JAKARTA – Indonesian Movie Actors Awards (IMAA 2024) merayakan kejayaan film legendaris melalui soundtrack-soundtrack ikonik. Ini adalah menjadi pertunjukkan istimewa di dalam berada dalam penghargaan yang digunakan diberikan pada Selasa, 15 Oktober 2024.
Disela-sela pembacaan nominasi dan juga pemberian piala, beberapa artis Tanah Air membawakan lagu-lagu yang dimaksud menjadi soundtrack di beberapa film legendaris. Seiring dengan kesuksesan filmnya yang dimaksud masih terus ditonton hingga pada waktu ini, soundtrack pun bergabung dikenang hingga terus didengar sampai pada waktu ini.
Sebab, soundtrack menjadi bagian penting di sebuah film. Perannya pun krusial, menghidupkan suasana pada setiap adegan demi adegan yang tersebut akan disuguhkan terhadap penonton. Sehingga, soundtrack menjadi bagian yang mana tak terpisahkan dengan sebuah film.
Penampilan dibuka oleh Lyodra lalu Sherina yang membawakan lagu Bintang Bintang, yang tersebut merupakan soundtrack Petualangan Sherina dan juga Mengenang Bintang yang merupakan soundtrack Petualangan Sherina 2. Kedua lagu yang tersebut menemani perjalanan Sherina kemudian Sadam pada kedua film yang dimaksud dibawakan dengan begitu indah.
Bukan cuma bernyanyi, Sherina juga tampil dengan pianonya sehingga alunan musik terdengar begitu syahdu.
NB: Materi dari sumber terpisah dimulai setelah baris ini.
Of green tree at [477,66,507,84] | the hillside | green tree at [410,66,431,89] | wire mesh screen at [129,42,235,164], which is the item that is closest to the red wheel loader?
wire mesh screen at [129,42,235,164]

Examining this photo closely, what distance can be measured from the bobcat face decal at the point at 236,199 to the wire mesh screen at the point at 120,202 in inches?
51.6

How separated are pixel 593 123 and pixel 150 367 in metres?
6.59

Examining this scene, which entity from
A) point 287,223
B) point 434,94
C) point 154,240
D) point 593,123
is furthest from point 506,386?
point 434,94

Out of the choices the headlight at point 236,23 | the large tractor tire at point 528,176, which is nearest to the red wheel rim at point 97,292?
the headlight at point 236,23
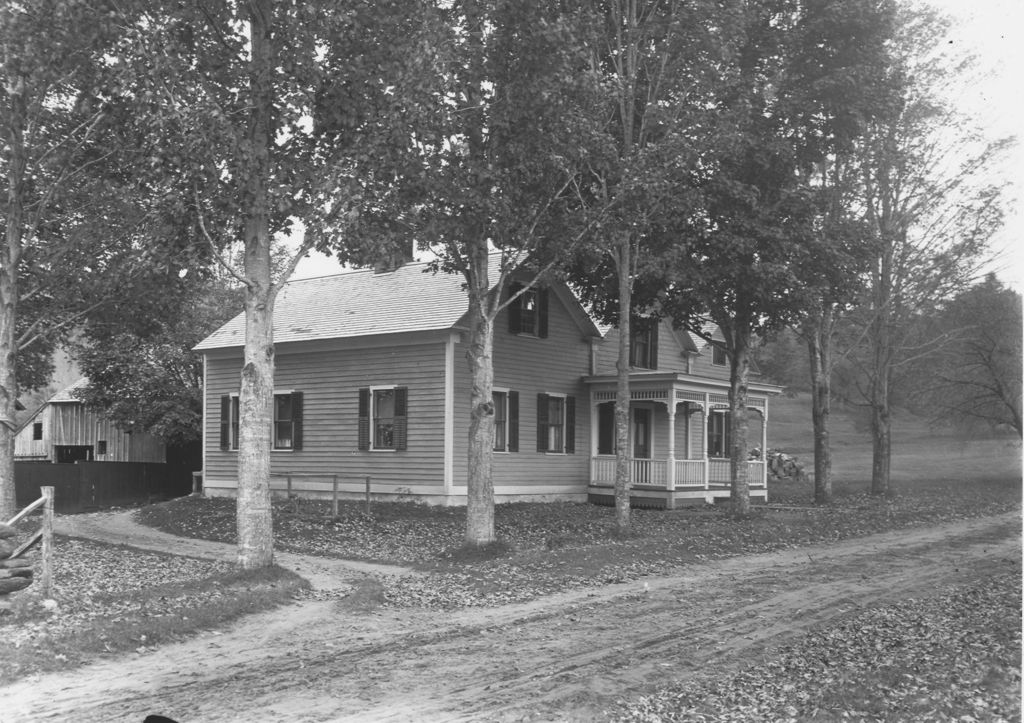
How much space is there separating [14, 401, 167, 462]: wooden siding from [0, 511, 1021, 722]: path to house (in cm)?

Ketika Sherina mengumumkan ‘Canopus, Capella, Vega’, tentu segera muncul di ingatan sepercik petualangan Sherina serta Sadam yang mana begitu menyenangkan.
Setelah penampilan yang megah dan juga begitu manis, penotnon diajak bergoyang santai, sejenak lewat lagu Ku Bahagia (Ada Apa Dengan Cinta), Bebas yang dimaksud merupakan soundtrack dari film dengan judul yang sama.
Kali ini, giliran Eca Aura, Tissa Biani dan juga Zee eks JKT48 yang mana menghibur penonton. Mereka tampil begitu enerjik dan juga menggemaskan.
Persembahan istimewa yang menghadirkan momen nostalgia itu ditutup dengan suasana pilu sebab Lyodra membawakan lagu Tak Selalu Miliki yang digunakan dinyanyikannya untuk mengisi soundtrack film Ipar Adalah Maut.
Tak Selalu Memiliki diiringi oleh pertentangan biola Iskandar Widjadja. Hal ini menciptakan suasana sendu yang digunakan begitu menyayat hati.
Sesuai apa yang mana juga dikisahkan di film Ipar Adalah Maut yang digunakan fenomenal, lagu ini seolah mewakili perasaan Rani, bercerita dari sudut pandangnya. Ini adalah sebab kisah cinta terlarangnya dengan kakak ipar sendiri, Aris yang menjadikan merekan tak bisa saja mempunyai seutuhnya, meskipun rasa cinta itu telah dilakukan hadir dalam hati keduanya.
IMAA 2024 benar-benar memanjakan para penikmat film Indonesia. Apresiasi lewat piala bergengsi dan juga nostalgia lewat tokoh ikonik pada film legendaris dan juga soundtrack hits yang mana kembali dibawakan di area berhadapan dengan panggung, seluruhnya dikemas menjadi sebuah perayaan yang digunakan begitu menghibur.